▶ _Extrait présenté_
################

Lozano, Juan Stats

Ses parents sont venus de Coria del Rio à Anvers après un passage à Séville. A l'âge de 11 ans, Juan s'en alla 'shooter' au Beerschot. Juan Lozano devint le chouchou du Kiel, un régal du football belge. Un aventurier aussi, car en 1980, il partait au Washington Diplomats, là où Johan Cruijff avait joué jadis. Mais le club eut rapidement des problèmes et Michel Verschueren fut le premier intéressé, avec 12.5 millions francs (400.000 dollars) en poche. Juan Lozano, l'artiste, était un homme d'Anderlecht. Lozano, le footballeur, un Anversois espagnol à Bruxelles.

"Anderlecht est toujours mon club, plus que le Beerschot. Car tout le monde a toujours été bien avec moi. La direction et surtout les supporters. Je me suis senti à la maison dès le premier jour. Boire un petit café et discuter avec les gens. Ou encore juste avant un match faire un petit coucou dans la cuisine à Omèr et Marie, les concierges, fumer une petite cigarette. Je n'avais pas besoin de massage. Cela avait toujours été mon rêve de jouer football à Anderlecht. Chaque fois qu'on rencontrait les Mauves avec le Beerschot, on devenait fous. Je pensais alors: je voudrais bien jouer une fois pour ce club. Pas pour le nom 'Anderlecht', mais simplement parce qu'il y avait tellement de bons joueurs".

Et Juan allait être longtemps considéré comme le meilleur. Inégalé techniquement, de la vista, un talent pur, une étoile. Même des entraîneurs comme Tomislav Ivic couvraient sa nonchalance d'un manteau d'amour. Car Lozano répondait toujours présent aux grands moments. Et ces grands moments étaient les matchs de Coupe d'Europe, dans ce qui s'appelait encore le Stade Emile Versé. Il en rêvait encore plus tard: arrivée à 6h en bus, l'agitation dans les rues voisines, la petite tribune de l'autre côté. "Je trouvais ça fantastique. Ces rencontres avaient un autre parfum, c'était autre chose que de jouer contre Winterslag par exemple".

Il avait toujours envie de ces matchs de gala. Raymond Goethals: "La Coupe d'Europe, c'était les matchs pour les très grands joueurs comme Rensenbrink et Lozano. Pour les artistes, pour ces hommes qui s'endormaient pendant la théorie à l'époque de Rik Coppens". Lozano: "Pour les joueurs plus techniques, certainement? Je devais connaître une telle ambiance pour être performant. Je ne me souviens d'aucune mauvaise prestation sur la scène européenne, vraiment". Son meilleur match, selon Vanden Stock, reste le match contre la Juventus en 1981 en Coupe d'Europe 1. Lozano: "La Juventus, c'était la moitié de l'équipe nationale qui allait devenir championne du monde un an après. Mais j'ai disputé bien d'autres meilleurs matchs: contre Sarajevo, contre Benfica aussi". Ce dernier, c'était Benfica - Anderlecht, le match retour de la finale en Coupe d'Europe 3, en 1983. Le match aller s'était terminé par un 1-0, et au Portugal, il a offert à son équipe le but de la victoire suprême (1-1).

################

▶ _Lignes de données_
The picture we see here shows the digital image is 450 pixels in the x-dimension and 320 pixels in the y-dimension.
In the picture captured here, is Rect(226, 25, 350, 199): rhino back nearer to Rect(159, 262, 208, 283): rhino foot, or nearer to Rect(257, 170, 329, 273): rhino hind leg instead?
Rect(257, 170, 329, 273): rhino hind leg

################

▶ _Consignes_
1/ Répondez aux questions suivantes à partir du texte sur Juan Lozano :
(a) À quel âge Juan est-il parti jouer au Beerschot ?
(b) Comment s'appelaient les concierges d'Anderlecht ?
(c) Selon Vanden Stock, quel match reste le meilleur de Lozano ?
2/ Recopiez le passage du texte sur Juan Lozano allant de « Ses parents sont » jusqu'à « espagnol à Bruxelles. », en substituant « Malaga » à « Séville ».

▶ _Résultats attendus_
1/
(a) À l'âge de 11 ans.
(b) Omèr et Marie.
(c) Le match contre la Juventus en 1981, en Coupe d'Europe 1.

2/
Ses parents sont venus de Coria del Rio à Anvers après un passage à Malaga. A l'âge de 11 ans, Juan s'en alla 'shooter' au Beerschot. Juan Lozano devint le chouchou du Kiel, un régal du football belge. Un aventurier aussi, car en 1980, il partait au Washington Diplomats, là où Johan Cruijff avait joué jadis. Mais le club eut rapidement des problèmes et Michel Verschueren fut le premier intéressé, avec 12.5 millions francs (400.000 dollars) en poche. Juan Lozano, l'artiste, était un homme d'Anderlecht. Lozano, le footballeur, un Anversois espagnol à Bruxelles.